* [What you need to do] Revise the part of the items that opens with the first line and closes with the line containing "Answer: (1074,179) → (1332,578) → (643,412)", both included. Replace "camera" with "viewer" and leave everything else unchanged.

* [Record excerpts]
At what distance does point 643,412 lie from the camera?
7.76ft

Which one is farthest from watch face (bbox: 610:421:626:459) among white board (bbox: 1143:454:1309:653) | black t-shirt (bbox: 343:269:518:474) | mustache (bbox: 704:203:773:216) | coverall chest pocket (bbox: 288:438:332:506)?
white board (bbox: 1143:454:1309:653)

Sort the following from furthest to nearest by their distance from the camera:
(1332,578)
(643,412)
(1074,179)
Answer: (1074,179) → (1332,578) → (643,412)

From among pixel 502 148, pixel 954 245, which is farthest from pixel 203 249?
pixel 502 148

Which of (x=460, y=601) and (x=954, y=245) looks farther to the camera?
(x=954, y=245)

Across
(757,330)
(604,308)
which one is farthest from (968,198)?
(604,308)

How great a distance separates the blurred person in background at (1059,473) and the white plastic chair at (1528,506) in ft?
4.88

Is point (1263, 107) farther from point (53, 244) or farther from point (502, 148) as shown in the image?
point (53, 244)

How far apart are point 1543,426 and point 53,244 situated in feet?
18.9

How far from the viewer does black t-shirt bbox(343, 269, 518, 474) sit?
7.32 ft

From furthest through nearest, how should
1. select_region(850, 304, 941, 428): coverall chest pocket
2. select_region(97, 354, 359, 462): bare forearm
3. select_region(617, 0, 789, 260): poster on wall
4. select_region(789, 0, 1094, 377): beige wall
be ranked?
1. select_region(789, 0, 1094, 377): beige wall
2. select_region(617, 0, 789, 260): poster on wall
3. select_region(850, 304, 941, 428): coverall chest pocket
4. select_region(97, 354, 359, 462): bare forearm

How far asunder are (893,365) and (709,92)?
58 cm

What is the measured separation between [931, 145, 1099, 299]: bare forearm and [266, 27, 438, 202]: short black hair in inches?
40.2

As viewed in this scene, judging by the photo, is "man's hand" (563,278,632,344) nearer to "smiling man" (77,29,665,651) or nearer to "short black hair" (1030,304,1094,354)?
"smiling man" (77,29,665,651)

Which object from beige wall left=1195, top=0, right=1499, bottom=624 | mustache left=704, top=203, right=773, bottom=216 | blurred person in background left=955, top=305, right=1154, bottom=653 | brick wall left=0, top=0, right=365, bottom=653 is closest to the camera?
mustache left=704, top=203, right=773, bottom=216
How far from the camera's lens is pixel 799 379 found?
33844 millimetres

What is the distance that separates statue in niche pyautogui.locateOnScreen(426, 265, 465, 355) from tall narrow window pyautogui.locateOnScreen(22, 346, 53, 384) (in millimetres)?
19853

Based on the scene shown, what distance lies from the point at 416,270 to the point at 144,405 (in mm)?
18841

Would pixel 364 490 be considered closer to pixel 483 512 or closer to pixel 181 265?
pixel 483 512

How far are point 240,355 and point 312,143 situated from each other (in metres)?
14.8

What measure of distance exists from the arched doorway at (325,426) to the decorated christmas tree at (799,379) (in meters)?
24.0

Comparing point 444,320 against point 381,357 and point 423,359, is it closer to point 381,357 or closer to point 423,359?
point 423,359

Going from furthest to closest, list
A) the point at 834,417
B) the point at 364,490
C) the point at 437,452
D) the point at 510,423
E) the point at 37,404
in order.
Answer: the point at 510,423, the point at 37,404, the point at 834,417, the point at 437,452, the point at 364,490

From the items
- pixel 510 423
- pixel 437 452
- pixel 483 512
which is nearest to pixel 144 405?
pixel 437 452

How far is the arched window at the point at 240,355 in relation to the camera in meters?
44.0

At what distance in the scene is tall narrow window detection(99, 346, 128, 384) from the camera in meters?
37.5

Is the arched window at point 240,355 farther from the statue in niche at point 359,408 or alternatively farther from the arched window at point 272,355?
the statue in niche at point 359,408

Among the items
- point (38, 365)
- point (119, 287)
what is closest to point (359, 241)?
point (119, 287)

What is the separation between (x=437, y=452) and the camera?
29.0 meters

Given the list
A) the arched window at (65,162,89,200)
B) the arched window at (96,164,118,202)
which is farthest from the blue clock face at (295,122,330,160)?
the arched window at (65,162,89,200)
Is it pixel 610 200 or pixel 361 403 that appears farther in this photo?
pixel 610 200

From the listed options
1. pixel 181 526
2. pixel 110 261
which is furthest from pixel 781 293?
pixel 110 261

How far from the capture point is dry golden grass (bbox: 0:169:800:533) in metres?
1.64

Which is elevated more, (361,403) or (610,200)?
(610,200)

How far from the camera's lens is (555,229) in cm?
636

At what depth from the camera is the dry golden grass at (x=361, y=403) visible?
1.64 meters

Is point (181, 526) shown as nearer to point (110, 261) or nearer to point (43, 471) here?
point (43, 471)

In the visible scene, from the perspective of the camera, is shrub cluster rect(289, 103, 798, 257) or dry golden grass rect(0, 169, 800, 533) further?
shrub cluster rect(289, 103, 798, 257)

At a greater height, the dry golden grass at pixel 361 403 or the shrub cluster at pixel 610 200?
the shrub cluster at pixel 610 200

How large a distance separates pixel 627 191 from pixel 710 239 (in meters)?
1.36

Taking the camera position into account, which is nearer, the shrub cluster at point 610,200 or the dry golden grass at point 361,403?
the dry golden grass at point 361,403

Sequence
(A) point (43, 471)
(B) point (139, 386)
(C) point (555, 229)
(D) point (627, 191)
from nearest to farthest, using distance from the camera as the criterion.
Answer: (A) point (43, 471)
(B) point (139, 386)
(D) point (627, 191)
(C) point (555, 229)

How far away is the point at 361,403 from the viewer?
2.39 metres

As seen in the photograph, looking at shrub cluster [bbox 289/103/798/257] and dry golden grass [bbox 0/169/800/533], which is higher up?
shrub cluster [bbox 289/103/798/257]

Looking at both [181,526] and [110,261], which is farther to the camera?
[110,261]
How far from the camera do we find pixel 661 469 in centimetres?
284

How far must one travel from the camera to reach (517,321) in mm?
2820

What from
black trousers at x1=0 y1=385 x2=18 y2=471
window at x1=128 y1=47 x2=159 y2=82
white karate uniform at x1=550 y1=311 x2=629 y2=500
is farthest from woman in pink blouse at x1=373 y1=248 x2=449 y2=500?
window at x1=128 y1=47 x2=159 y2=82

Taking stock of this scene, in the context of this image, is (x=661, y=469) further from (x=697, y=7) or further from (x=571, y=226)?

* [Solution to the problem]
At what distance does point 643,412 lie from the viewer?
7.76ft

Which one is farthest from watch face (bbox: 610:421:626:459) among white board (bbox: 1143:454:1309:653) | black t-shirt (bbox: 343:269:518:474) | mustache (bbox: 704:203:773:216) | coverall chest pocket (bbox: 288:438:332:506)?
white board (bbox: 1143:454:1309:653)

Sort the following from furthest to nearest by their distance from the viewer:
(1332,578)
(643,412)
(1074,179)
Answer: (1074,179) → (1332,578) → (643,412)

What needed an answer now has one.